On a slight tangent, the only place I want to take notes on how to be womanly is in places like the Q. This array of self possessed, slipping, code switching queens and queers have consciously developed, displayed and performed a multitude of ways to express the feminine that resist the dominant cultural habitus. I think it's the fact that their affects are to some extent chosen that makes them feel safer and more desirable to me than the unconsciously chosen affects that cling to my body.  Am I appropriating their work if I try it on? So.much.thinking.

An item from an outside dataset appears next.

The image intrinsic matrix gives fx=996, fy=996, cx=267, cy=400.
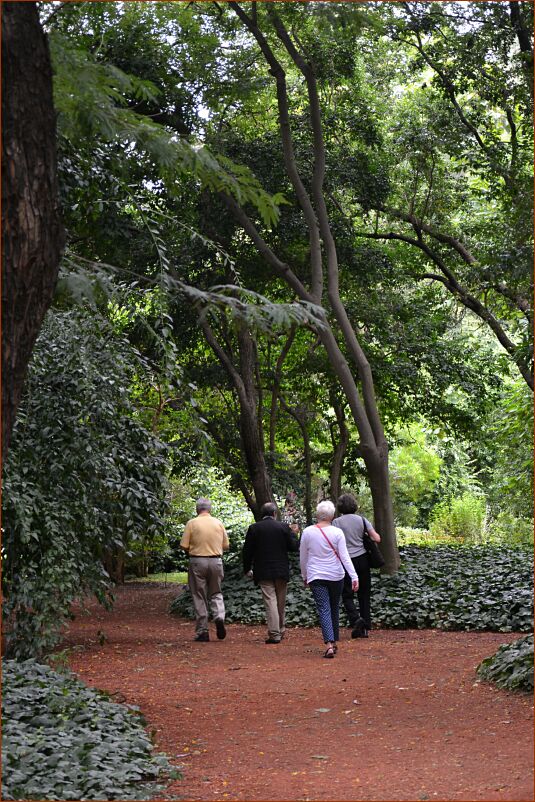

Then the body takes over, my hips are moving in ways they have not moved since the beginning of the pandemic, from the sacrum down articulating...something. And maybe it was that or the small effort I made with a battery powered costume element that got me invited up to the small platform at the front of the club for a minute.

The thong clad young man who invited me up had questions in his eyes, and so did I. Our eyes locked and the questions flew like sparks: what do we do in this situation where our placeholders in this world don't normally interact? where is the power here? who are you to me? what are we/you doing here?  how do I move with you? do you want me to be here? what do you expect of me? am I being myself?

In conclusion, muchas gracias to the Q and performers for bringing to the surface of my body these questions that should always be there.

PS. Send references if you have any that relate!